Quickly deploy YOLOv5 to your choice of hardware in any cloud using the new OctoML CLI

Vanessa Yan
Sameer Farooqui

Nov 25, 2022

Follow along with our new YOLOv5 deployment tutorial to power your next object detection application. Or, watch this tutorial video by Smitha Kolan on how to deploy YOLOV5 in under 15 minutes using the OctoML CLI.

Today, we are excited to announce the results of our collaboration with Ultralytics to deploy the YOLOv5 models to over 100 CPU and GPU hardware targets in AWS, Azure and GCP. Our engineering work with Ultralytics unlocks the ability to deploy YOLOv5 models on hardware from Intel, NVIDIA, Arm and AWS, with minimal effort and cost. In this blog, I’ll show you how simple it is to achieve hardware independence and cost savings across multiple clouds.

There are three tasks that YOLOv5 models can be used for: Object detection, image classification or image segmentation. When used for object detection, the most popular use case, YOLOv5 adds bounding boxes around one or more objects detected in an image. By default, YOLOv5 models are pretrained on the COCO 2017 dataset, which contains 80 object categories (such as person or bicycle) in more than 200,000 images. For example, pass in an image of Einstein riding a bike, and YOLOv5 identifies the following objects:

Image of Einstein on a bike with object detection by YOLOv5

Object detection via YOLOv5s detects a person and 2 bikes

The YOLOv5 architecture is effective for vision tasks, and there are several model variants to choose from to find the ideal balance of accuracy vs inference speed. Most importantly, Ultralytics’ investment in supporting the model (helper inference scripts, documentation, pretraining, etc) makes it easy for users to get started.

However, deploying a model to production brings new challenges.
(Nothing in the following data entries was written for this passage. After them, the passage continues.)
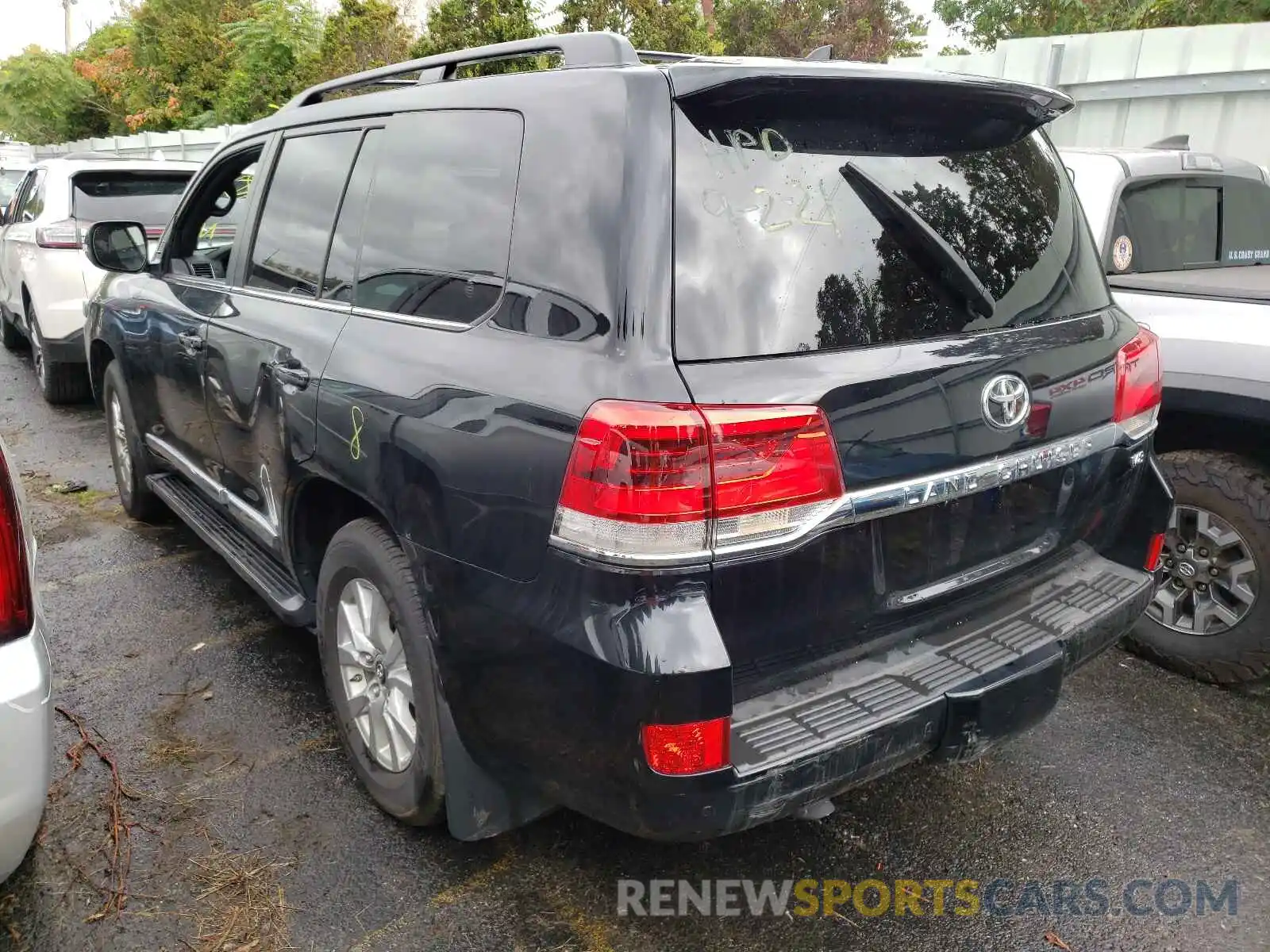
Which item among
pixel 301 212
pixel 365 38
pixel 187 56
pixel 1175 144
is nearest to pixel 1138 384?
pixel 301 212

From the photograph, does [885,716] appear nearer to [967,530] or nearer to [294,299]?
[967,530]

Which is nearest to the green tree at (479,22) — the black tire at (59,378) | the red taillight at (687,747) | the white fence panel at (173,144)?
the white fence panel at (173,144)

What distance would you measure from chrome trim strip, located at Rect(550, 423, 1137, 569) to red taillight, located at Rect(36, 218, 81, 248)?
6616mm

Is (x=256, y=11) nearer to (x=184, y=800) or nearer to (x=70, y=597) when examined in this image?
(x=70, y=597)

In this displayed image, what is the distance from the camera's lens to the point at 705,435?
174 cm

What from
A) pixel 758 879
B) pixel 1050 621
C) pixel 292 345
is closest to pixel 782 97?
pixel 1050 621

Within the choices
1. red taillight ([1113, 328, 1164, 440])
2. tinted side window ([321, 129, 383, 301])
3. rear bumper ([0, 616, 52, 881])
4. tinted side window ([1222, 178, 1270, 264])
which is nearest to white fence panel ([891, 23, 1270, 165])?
tinted side window ([1222, 178, 1270, 264])

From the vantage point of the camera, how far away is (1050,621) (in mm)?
2326

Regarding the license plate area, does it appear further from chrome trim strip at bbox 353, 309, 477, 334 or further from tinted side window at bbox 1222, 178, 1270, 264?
tinted side window at bbox 1222, 178, 1270, 264

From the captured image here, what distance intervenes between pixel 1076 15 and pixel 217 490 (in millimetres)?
18918

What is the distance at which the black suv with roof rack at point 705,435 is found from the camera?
1792 millimetres

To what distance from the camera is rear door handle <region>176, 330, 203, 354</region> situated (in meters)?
3.43

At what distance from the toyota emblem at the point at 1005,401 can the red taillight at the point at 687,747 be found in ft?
3.01

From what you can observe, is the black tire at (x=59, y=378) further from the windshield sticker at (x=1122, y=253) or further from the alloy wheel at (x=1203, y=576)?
the alloy wheel at (x=1203, y=576)
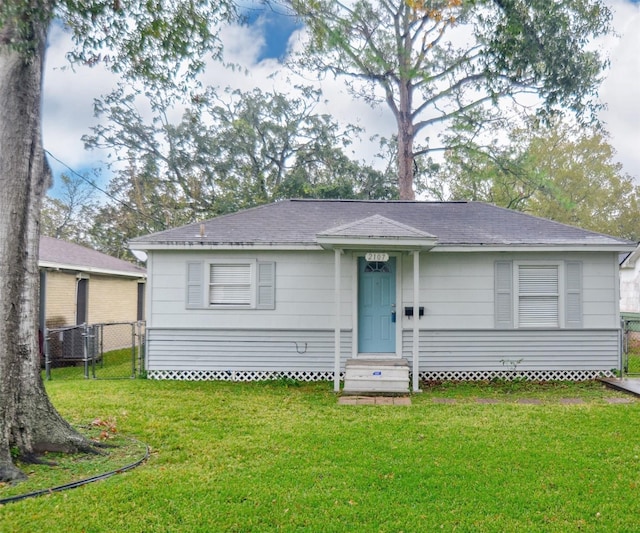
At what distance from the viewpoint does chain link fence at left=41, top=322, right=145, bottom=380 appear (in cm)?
838

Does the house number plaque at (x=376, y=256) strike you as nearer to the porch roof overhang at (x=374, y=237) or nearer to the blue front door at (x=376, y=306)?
the porch roof overhang at (x=374, y=237)

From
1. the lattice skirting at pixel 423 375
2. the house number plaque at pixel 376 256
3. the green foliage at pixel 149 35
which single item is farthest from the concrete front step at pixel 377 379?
the green foliage at pixel 149 35

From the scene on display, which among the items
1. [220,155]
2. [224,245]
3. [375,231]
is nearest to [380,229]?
[375,231]

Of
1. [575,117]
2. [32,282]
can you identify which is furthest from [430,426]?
[575,117]

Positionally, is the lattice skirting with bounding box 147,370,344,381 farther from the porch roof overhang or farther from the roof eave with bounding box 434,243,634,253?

Once a ML model candidate, such as YOLOv5, has been identified, there are typically three phases in an engineer’s journey to deploy that model: quick local prototyping, ideal hardware identification, and production deployment. Over the past few months OctoML engineers have been working with Ultralytics to address these three challenges.

For local prototyping, we used the OctoML CLI to ingest any of the 10 YOLOv5 model variants and, within minutes, create an immediately deployable Docker container. The container is packaged with the model and a Triton Inference Server. OctoML has ensured Ultralytics’s inference script (detect.py) works well with OctoML containers for inference, so you only need to run a simple command for detection, classification or segmentation. For more details, check out the new tutorial to deploy YOLOv5 to a container we’re launching today.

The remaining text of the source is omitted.